→ **文献摘录**:
────────

最忆的还是那段准兵生活
——朝花夕拾系列之五
宫承亨
上世纪1961年8月11日上午,盛夏未央,骄阳似火,酷热实属难耐。
可是,这对一群刚刚应征入伍正在奔赴疆场的新兵来说,对此遭遇却若无其事,毫不在意。其实,在他们每个人的内心世界里,恐怕比外边的天气还要热。虽然他们不做声,但人人都知道:自己正在面临着一场命运的挑战!

十时许,这支看似浩浩荡荡而实松松散散的队伍,每个人都是“破天荒的第一次”,走进了这所令他们神往若渴的军营,从而开始了那段不算长但却轰轰烈烈的新兵连生活;同时,也即拉开了他们人生在世正式走上社会的帷幕。刚刚告别母校年满二十岁的我,就是其中一员。
说心里话,我对这个“8·11”和那段新兵连生活珍爱有加,情有独钟,所以至今记忆犹新。这是因为在那时,我竟鬼使神差写下并保存下来了几篇记录实际生活的习作,以至后来成为我常读并由此联想到一些相关的人和事,也常因这些人和事而生发一些感慨。

────────

→ **书面题目 1**: 在这篇回忆新兵连生活的文章里，作者为什么至今对“8·11”和那段新兵连生活记忆犹新？请用一到三句话说明。
→ **书面题目 2**: 请照录这篇回忆新兵连生活的文章中从“最忆的还是那段准兵生活”起、到“因这些人和事而生发一些感慨。”为止（含这几个字）的原文。

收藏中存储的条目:
────────

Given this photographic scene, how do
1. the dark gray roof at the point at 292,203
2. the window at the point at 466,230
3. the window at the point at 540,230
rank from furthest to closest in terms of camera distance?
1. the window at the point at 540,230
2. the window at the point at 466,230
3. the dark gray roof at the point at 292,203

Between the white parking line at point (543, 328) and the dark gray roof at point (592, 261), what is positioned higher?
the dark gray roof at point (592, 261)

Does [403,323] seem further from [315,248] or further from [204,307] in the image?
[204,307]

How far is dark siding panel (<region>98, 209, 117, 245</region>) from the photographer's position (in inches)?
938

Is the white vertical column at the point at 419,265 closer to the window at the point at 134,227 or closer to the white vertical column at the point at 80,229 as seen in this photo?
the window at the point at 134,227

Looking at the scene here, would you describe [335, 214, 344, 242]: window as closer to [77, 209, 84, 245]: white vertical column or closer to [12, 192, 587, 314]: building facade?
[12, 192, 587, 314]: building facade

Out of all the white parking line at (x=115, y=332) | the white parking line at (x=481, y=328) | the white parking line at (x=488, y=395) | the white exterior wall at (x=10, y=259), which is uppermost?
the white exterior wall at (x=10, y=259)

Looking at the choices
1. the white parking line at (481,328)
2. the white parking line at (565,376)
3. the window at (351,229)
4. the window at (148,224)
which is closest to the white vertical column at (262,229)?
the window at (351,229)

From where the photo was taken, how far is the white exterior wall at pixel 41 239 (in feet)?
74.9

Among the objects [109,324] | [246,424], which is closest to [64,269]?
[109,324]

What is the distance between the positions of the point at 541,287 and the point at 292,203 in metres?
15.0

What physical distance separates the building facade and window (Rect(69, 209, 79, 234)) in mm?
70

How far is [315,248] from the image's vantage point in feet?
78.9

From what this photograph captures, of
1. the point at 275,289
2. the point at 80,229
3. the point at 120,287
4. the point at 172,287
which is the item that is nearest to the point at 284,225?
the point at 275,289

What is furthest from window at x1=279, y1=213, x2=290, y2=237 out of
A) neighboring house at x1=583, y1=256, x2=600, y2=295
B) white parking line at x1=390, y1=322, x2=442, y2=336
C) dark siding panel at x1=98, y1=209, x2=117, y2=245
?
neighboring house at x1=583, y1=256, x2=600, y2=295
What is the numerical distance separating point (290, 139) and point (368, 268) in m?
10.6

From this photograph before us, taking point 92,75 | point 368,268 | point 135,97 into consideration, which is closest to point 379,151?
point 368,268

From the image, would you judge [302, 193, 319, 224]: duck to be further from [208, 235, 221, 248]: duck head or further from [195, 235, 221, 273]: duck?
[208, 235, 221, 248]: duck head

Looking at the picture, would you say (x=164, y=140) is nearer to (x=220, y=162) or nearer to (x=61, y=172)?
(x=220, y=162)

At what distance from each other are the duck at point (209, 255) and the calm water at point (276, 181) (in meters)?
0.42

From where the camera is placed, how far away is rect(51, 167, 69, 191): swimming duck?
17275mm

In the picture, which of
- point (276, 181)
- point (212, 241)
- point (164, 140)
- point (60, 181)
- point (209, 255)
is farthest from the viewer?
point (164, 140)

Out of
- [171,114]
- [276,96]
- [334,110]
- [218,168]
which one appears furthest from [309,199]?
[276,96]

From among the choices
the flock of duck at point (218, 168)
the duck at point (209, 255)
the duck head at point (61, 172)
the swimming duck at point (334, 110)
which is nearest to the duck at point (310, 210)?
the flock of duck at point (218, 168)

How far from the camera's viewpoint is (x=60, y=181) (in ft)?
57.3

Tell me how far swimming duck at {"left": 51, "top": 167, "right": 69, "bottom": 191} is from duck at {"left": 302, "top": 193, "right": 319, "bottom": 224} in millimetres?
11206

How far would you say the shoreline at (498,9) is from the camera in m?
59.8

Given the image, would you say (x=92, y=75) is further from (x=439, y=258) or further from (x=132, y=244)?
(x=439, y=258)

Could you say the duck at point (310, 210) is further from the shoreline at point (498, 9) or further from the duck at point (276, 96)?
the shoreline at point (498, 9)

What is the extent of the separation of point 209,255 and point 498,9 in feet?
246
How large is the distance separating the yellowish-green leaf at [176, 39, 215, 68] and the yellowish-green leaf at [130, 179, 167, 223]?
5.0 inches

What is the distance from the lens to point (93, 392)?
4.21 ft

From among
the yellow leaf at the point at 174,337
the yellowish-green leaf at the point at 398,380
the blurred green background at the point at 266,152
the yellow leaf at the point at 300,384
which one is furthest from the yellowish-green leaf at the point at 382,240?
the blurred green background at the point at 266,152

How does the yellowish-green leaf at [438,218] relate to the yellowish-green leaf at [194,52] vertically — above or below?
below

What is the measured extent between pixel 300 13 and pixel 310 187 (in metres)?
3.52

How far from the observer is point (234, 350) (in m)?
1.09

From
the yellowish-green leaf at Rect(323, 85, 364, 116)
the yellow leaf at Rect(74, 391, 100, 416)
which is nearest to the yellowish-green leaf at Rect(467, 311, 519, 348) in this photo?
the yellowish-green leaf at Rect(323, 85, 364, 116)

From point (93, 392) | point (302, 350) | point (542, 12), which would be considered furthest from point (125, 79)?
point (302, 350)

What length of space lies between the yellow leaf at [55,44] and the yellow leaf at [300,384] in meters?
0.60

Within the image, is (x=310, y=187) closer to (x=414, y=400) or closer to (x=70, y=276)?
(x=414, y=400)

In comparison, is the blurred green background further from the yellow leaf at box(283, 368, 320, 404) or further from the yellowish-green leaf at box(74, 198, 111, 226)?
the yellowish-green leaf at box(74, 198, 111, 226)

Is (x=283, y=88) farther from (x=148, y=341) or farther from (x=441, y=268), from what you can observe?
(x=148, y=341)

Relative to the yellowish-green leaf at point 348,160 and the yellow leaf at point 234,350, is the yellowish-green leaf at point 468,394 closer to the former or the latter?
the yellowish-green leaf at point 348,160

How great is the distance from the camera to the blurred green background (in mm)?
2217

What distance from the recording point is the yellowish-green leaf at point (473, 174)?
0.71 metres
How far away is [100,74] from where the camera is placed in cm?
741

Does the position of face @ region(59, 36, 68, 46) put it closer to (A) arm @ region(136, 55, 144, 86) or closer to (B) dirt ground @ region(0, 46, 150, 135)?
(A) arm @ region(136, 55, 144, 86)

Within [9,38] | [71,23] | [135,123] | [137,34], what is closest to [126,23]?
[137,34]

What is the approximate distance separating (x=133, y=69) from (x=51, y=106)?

────────

→ **练习解答 1**: 因为那时作者写下并保存了几篇记录实际生活的习作。后来他常读这些习作，并由此联想到一些相关的人和事，也常因这些人和事生发感慨。

→ **练习解答 2**:
最忆的还是那段准兵生活
——朝花夕拾系列之五
宫承亨
上世纪1961年8月11日上午,盛夏未央,骄阳似火,酷热实属难耐。
可是,这对一群刚刚应征入伍正在奔赴疆场的新兵来说,对此遭遇却若无其事,毫不在意。其实,在他们每个人的内心世界里,恐怕比外边的天气还要热。虽然他们不做声,但人人都知道:自己正在面临着一场命运的挑战!

十时许,这支看似浩浩荡荡而实松松散散的队伍,每个人都是“破天荒的第一次”,走进了这所令他们神往若渴的军营,从而开始了那段不算长但却轰轰烈烈的新兵连生活;同时,也即拉开了他们人生在世正式走上社会的帷幕。刚刚告别母校年满二十岁的我,就是其中一员。
说心里话,我对这个“8·11”和那段新兵连生活珍爱有加,情有独钟,所以至今记忆犹新。这是因为在那时,我竟鬼使神差写下并保存下来了几篇记录实际生活的习作,以至后来成为我常读并由此联想到一些相关的人和事,也常因这些人和事而生发一些感慨。